The sneer at the dead girl pierced something in him which set his brain clear. This was a wicked woman, and she was lying to him. "That's a likely story!" he said with rough contempt, and she winced for the first time, although, with his eyes on the ground, he did not mark it.
"It is one that will keep for the present," she said, instantly recovering her coolness. "Well, fortunately I was able to make friends with Susan's maid. It is a way I have with that sort of person, although it is true that my own brute of a woman gave me away."
"Yes, she gave you away," said the Squire, more quick-witted than ordinarily.
"Lied about me, I ought to have said," she corrected herself, with a blink of the eyelids. "I see I must be careful to choose my words.

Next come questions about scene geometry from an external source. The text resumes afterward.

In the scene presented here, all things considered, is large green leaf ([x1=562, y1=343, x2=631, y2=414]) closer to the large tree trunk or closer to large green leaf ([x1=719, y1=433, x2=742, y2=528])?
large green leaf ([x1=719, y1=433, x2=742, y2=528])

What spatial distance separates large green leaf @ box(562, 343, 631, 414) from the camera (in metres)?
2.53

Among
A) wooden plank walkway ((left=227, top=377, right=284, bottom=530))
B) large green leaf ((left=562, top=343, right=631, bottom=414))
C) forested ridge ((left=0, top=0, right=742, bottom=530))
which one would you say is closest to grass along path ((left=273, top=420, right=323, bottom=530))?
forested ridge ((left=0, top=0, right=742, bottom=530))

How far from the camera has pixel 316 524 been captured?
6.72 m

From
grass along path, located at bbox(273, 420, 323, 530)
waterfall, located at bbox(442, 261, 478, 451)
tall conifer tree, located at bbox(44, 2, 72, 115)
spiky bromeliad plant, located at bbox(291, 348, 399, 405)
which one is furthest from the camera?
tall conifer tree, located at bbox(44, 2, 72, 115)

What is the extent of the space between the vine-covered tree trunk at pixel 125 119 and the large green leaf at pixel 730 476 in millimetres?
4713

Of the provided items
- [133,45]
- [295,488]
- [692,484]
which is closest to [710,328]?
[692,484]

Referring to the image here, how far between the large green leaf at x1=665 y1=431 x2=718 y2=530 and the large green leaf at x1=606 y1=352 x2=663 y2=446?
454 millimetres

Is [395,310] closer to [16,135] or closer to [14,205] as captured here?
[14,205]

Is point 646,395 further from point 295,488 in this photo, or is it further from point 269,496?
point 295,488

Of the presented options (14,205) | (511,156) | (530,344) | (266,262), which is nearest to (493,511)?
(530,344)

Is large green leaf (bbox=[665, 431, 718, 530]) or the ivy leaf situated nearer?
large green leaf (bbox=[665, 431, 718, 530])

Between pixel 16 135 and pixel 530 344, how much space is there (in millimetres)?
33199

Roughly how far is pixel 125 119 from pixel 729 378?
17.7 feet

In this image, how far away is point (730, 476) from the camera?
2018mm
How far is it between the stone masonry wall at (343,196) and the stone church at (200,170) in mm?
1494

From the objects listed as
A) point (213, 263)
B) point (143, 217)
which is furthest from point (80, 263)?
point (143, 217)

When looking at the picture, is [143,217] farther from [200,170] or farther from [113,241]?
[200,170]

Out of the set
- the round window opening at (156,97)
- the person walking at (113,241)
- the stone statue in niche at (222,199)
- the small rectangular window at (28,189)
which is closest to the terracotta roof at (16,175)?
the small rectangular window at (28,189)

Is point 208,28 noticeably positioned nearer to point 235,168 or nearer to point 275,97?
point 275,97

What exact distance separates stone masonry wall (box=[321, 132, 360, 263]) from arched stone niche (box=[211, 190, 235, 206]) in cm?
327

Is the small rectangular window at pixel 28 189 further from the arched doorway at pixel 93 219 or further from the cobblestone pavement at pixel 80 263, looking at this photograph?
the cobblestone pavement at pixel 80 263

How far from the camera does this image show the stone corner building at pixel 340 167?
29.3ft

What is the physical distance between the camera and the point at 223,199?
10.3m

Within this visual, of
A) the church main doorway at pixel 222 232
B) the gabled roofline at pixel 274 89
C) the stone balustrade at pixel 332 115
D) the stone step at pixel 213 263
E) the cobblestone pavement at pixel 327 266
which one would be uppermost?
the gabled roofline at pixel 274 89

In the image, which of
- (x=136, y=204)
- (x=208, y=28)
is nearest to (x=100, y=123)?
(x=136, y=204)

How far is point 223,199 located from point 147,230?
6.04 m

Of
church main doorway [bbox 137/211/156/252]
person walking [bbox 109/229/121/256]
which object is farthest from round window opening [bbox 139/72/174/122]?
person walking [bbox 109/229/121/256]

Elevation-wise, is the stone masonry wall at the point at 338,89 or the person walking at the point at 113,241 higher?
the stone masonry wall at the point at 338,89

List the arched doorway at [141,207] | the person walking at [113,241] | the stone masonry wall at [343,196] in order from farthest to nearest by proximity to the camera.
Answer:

Words mean so much with you, don't they? Acts so little. If you can say you haven't paid a bribe, it doesn't in the least matter that you have let it be done and taken advantage of it. Well, I made friends with her to begin with. She had just heard of Susan's death and wanted to talk about it. She couldn't keep her foolish mind off the connection between me and Susan, and spoke in such a way that I soon knew I had been right to follow her up. I drew her on--I have always been considered rather clever, you know--and before she knew she had done it she had let out her story. You may be sure I frightened her, when I could safely do so, into telling me the whole of it. I heard what a fright dear Humphrey was in--a nice young man that--came to my trial, I believe, jingling the stolen money in his pocket."